[IPython-dev] Some Thoughts on Notebook Security

Fri Dec 14 01:34:07 EST 2012

Hi Brian

I think we're discussing different things altogether. The reason it
makes sense to distinguish between static views and everything else is
that static notebooks are not notebooks, they're just webpages. I know
you disagree with treating them differently when dealing with
security, but I know you're happy to hear other people's views too :)
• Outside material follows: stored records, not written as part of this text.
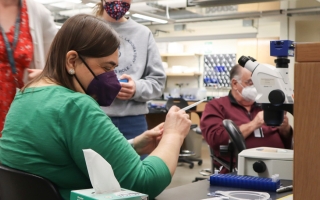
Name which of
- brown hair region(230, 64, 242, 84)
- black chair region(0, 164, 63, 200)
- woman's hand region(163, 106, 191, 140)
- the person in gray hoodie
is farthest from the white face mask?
black chair region(0, 164, 63, 200)

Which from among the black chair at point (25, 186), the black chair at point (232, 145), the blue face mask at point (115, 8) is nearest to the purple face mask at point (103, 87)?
the black chair at point (25, 186)

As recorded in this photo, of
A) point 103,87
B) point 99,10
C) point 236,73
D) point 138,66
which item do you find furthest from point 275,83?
point 236,73

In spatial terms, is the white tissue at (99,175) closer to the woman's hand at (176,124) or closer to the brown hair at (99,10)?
the woman's hand at (176,124)

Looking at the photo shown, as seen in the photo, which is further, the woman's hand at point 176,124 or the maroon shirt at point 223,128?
the maroon shirt at point 223,128

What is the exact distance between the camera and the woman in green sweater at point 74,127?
3.46 ft

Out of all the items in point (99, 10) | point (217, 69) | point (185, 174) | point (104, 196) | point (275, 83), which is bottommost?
point (185, 174)

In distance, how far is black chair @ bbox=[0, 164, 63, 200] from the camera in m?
1.00

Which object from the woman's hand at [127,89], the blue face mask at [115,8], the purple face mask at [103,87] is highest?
the blue face mask at [115,8]

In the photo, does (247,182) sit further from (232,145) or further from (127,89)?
(232,145)

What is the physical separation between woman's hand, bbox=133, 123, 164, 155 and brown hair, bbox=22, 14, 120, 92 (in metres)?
0.35

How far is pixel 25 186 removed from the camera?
3.37 ft

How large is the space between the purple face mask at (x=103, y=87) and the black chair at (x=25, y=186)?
0.34m

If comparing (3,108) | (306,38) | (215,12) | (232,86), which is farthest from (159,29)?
(3,108)

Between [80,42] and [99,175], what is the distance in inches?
19.0
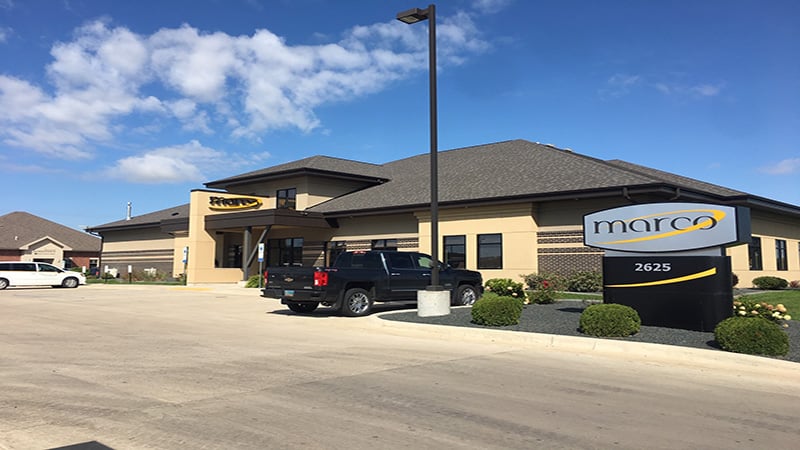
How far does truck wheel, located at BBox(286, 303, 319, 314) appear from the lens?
17.3 m

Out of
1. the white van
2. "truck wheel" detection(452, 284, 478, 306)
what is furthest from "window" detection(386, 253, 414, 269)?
the white van

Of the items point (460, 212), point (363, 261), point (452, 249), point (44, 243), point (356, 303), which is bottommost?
point (356, 303)

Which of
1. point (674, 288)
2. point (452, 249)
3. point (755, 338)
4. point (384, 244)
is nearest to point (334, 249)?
point (384, 244)

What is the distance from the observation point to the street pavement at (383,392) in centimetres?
514

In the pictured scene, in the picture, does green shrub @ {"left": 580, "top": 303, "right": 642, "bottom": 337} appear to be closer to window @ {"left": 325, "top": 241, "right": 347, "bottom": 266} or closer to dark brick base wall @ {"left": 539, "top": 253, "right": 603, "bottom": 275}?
dark brick base wall @ {"left": 539, "top": 253, "right": 603, "bottom": 275}

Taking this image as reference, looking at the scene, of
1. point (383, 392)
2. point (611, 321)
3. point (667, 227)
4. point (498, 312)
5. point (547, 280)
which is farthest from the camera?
point (547, 280)

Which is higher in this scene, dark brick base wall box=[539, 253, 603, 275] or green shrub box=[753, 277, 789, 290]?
dark brick base wall box=[539, 253, 603, 275]

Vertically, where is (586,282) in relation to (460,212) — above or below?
below

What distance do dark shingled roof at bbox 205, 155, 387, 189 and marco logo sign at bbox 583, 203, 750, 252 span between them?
2322cm

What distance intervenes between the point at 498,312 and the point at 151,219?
41.2m

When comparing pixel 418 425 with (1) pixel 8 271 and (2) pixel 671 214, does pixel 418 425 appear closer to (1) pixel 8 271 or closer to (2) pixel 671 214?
(2) pixel 671 214

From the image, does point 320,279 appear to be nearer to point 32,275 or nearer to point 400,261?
point 400,261

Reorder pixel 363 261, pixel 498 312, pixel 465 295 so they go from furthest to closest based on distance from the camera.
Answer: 1. pixel 465 295
2. pixel 363 261
3. pixel 498 312

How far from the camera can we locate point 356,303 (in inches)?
629
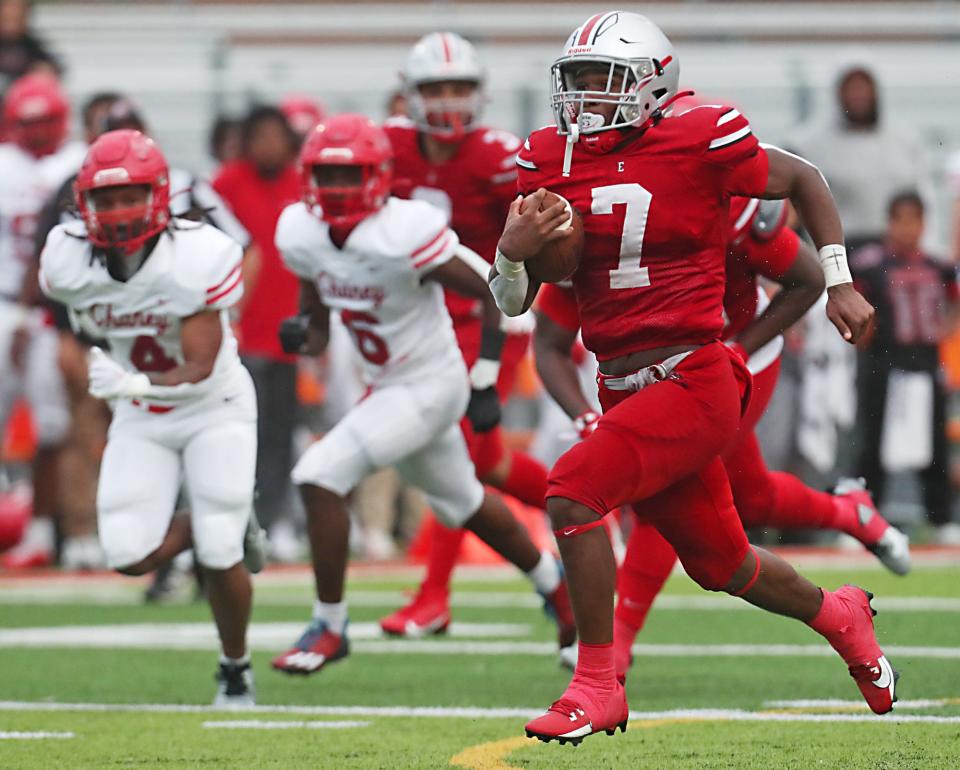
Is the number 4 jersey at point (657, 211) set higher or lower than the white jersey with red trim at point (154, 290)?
higher

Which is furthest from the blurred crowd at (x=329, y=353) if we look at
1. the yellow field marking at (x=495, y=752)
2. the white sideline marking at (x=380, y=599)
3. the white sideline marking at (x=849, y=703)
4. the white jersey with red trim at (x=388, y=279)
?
the yellow field marking at (x=495, y=752)

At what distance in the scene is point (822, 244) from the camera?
435 centimetres

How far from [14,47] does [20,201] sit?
1.63 m

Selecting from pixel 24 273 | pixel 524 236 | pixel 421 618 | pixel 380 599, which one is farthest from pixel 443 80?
pixel 24 273

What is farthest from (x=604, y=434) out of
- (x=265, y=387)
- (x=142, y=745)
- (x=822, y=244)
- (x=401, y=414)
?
(x=265, y=387)

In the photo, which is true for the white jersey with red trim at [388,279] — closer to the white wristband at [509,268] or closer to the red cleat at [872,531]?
the red cleat at [872,531]

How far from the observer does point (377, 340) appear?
6.08 m

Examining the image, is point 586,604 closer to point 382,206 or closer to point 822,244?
point 822,244

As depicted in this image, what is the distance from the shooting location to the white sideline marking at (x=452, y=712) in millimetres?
4801

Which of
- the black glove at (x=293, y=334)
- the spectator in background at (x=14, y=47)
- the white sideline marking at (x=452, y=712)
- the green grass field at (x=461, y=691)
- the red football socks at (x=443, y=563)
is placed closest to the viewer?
the green grass field at (x=461, y=691)

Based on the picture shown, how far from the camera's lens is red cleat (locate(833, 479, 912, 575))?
19.6 ft

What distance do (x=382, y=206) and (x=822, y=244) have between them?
2.01 meters

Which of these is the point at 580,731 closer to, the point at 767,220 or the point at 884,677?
the point at 884,677

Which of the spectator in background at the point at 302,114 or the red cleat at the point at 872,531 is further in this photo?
the spectator in background at the point at 302,114
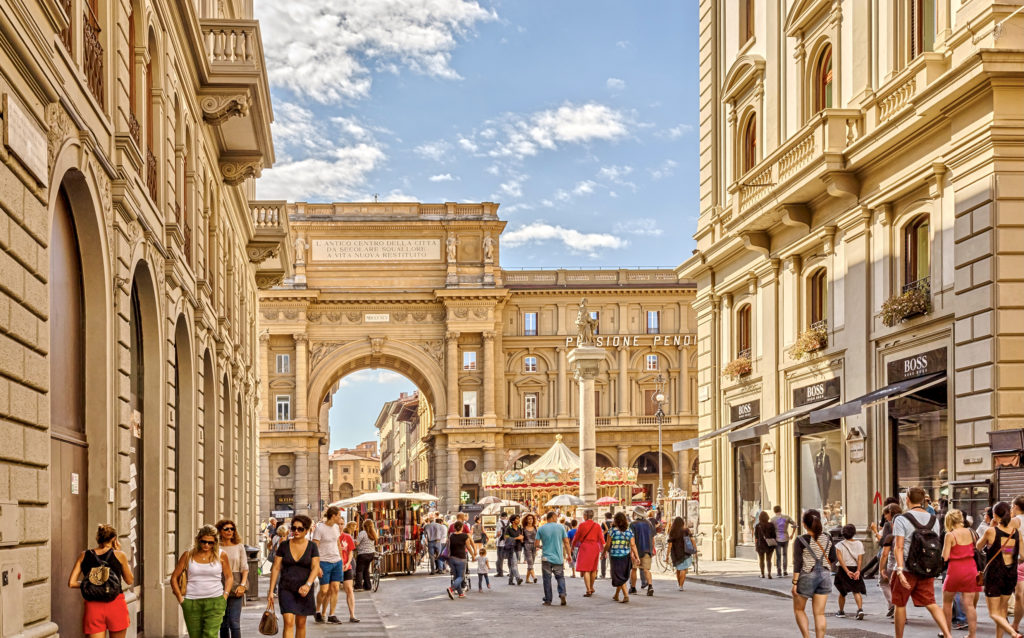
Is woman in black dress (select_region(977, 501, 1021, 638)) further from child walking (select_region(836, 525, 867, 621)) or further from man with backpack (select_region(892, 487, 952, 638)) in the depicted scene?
child walking (select_region(836, 525, 867, 621))

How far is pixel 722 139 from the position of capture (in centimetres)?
3388

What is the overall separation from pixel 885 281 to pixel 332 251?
59.0m

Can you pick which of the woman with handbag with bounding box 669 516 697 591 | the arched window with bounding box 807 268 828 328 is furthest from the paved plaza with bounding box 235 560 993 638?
the arched window with bounding box 807 268 828 328

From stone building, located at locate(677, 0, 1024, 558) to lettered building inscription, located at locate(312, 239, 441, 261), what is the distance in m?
45.1

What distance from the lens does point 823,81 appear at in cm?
2770

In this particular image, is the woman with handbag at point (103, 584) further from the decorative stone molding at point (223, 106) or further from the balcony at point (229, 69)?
the decorative stone molding at point (223, 106)

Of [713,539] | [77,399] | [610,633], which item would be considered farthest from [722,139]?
[77,399]

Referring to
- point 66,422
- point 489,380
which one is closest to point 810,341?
point 66,422

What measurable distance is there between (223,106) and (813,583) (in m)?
11.8

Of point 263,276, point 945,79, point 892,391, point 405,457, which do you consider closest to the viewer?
point 945,79

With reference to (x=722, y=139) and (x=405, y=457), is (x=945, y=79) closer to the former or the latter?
(x=722, y=139)

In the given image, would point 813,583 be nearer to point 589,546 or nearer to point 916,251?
point 916,251

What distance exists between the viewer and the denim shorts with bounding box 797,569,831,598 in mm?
A: 14031

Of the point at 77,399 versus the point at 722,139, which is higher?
the point at 722,139
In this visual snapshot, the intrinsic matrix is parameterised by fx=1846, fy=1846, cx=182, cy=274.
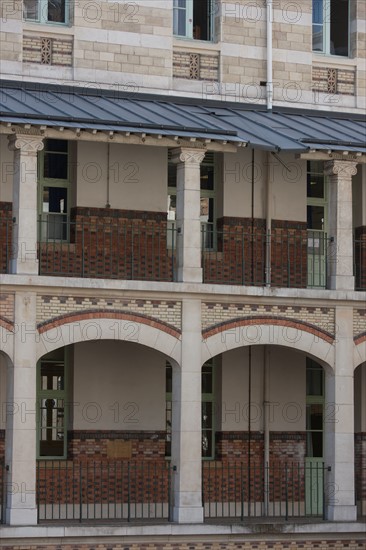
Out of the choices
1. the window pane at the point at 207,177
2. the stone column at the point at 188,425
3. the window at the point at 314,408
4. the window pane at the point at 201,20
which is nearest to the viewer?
the stone column at the point at 188,425

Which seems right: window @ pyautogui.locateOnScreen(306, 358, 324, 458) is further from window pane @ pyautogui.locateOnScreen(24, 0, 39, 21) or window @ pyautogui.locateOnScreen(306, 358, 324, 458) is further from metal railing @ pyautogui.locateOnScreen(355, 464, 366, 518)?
window pane @ pyautogui.locateOnScreen(24, 0, 39, 21)

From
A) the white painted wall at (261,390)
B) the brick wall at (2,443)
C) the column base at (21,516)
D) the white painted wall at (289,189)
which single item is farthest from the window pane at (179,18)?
the column base at (21,516)

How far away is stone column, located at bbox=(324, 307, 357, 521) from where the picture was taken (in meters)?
33.4

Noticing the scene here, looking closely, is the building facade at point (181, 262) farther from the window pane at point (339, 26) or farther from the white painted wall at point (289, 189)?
the window pane at point (339, 26)

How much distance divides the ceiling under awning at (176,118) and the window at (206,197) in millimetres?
1100

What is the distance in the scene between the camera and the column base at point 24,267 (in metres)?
31.4

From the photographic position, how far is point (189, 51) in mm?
35375

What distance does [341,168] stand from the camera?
33.9 meters

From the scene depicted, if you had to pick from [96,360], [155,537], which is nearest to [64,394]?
[96,360]

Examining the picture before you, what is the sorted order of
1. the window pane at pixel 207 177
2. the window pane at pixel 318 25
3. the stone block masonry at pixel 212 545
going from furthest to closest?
the window pane at pixel 318 25, the window pane at pixel 207 177, the stone block masonry at pixel 212 545

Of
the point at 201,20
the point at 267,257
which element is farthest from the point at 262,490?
the point at 201,20

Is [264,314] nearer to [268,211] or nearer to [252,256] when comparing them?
[252,256]

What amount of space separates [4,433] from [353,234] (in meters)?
8.20

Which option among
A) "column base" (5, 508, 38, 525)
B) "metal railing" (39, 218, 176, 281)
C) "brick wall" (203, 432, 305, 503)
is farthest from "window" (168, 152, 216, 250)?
"column base" (5, 508, 38, 525)
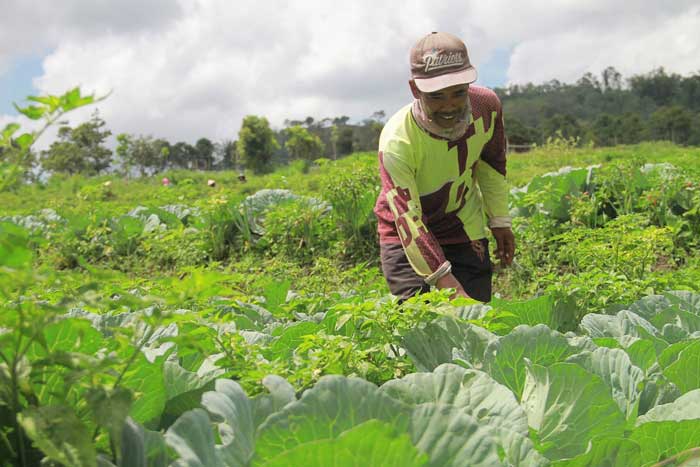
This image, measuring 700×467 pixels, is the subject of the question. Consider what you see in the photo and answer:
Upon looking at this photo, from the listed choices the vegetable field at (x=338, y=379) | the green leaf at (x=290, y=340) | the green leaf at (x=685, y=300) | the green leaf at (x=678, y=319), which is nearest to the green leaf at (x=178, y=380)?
the vegetable field at (x=338, y=379)

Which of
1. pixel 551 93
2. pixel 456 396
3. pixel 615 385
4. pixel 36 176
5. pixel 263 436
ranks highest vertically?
pixel 551 93

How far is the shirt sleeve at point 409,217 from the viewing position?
2779mm

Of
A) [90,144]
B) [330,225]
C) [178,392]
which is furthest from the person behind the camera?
[90,144]

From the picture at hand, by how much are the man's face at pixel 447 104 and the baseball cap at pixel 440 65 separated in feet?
0.15

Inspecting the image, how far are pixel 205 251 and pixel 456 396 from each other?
6464 millimetres

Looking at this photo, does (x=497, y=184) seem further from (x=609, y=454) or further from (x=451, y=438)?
(x=451, y=438)

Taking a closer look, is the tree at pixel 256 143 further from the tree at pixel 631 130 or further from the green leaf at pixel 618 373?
the tree at pixel 631 130

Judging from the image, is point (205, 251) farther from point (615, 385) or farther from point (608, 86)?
point (608, 86)

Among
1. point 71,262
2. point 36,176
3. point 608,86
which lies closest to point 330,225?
point 71,262

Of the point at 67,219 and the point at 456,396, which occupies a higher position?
the point at 67,219

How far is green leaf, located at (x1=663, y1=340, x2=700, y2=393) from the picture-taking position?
5.32 ft

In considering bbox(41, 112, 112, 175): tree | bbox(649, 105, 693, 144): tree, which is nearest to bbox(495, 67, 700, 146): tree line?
bbox(649, 105, 693, 144): tree

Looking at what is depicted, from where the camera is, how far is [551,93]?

> Most people running notebooks are just going to throw the notebook
> server up on a port and point people to it.  Many will not even create
> an actual domain, just use a raw IP address.  This will be true even
> when the notebook server gains multiuser capabilities.  I don't want
> to have to  tell people - to run the notebook server, you have to run
> servers on two separate domains with an infrastructure that allows
> those servers to work together.  We want the multiuser support to be
> as simply as:
>
> ipython notebook --multiuser ...
>
> on a single machine.

There wouldn't be two servers in that scenario. When a user wanted to
create a static view, IPython would save the notebook, run nbconvert
on it, producing HTML output, drop that into a template to create a
single HTML document with the images all embedded as base64 or SVG
literals and so on. That webpage can be passed around like any file
and viewed in any browser.

An (optional) hosting service, which would operate externally to any
of this, would be a simple server that could just host these static
views for people to look at, and people could easily embed them in
other webpages.

An (optional) web service with user accounts and the ability to share
actual notebooks and stuff like that, would never host user created
static views, or any user generated HTML, to prevent XSS attacks on
the main web service. It would instead use a hosting service to serve
notebooks from a different domain, and embed them wherever I wanted
them to appear, inside iframes.

> * When people want to create or view notebooks containing Javascript
> code, they have to go to a separate insecure domain.  This domain has
> to be completely sandboxed.

No one would create anything at the hosting domain, just post things
to it and view stuff from it. There's no sandbox at all. It's more or
less a file server.

The alternative, ripping out all the dangerous HTML, will likely
include removing all onhover, onload type events and any img tags, and
other stuff that makes requests to URLs on the user's behalf. It'll be
hard to get right.

Any plugin system, as I see it, can only provide generic code, so each
notebook that uses JS will contain some JS specific to that notebook
which will have to be checked by hand before it's trusted. You can't
just use common libraries, you need some unique code to put those
libraries to use, often fairly large and complex code. Maybe I don't
understand how this will work??

If we deal with static views of notebooks as just HTML documents, we
can deal with this side of things as a relatively simple, commonplace,
web security issue, and not have to take a baseball bat to user's
code.

Actual notebook files are a radically different thing, but these files
are not dangerous because they contain JS, they're dangerous because
they allow JS, Python and other code to forget the browser and execute
straight on the system. There's little point looking to web/browser
security on that front.

If the user knows a notebook file's JS is safe, by whatever means,
they still have to be very careful about the code cells, which can use
a range of languages, and IPython syntax, to make one thing look like
another. You only need to edit one character to make totally honest
code become deadly. I could register a GitHub username that's one
character different to a trusted one, then include a line in a
notebook that appears to grab a bit of handy code from the friendly
guys at IPython, but actually clones my repo. The obvious next two
lines are `cd newrepo` and `sudo python setup.py install`, where
setup.py is whatever I want it to be. They'll happily provide their
root password and it's all over.

Even if all notebooks have safe JS, it doesn't make them safe by a
long shot, and we can't sanitise code cells.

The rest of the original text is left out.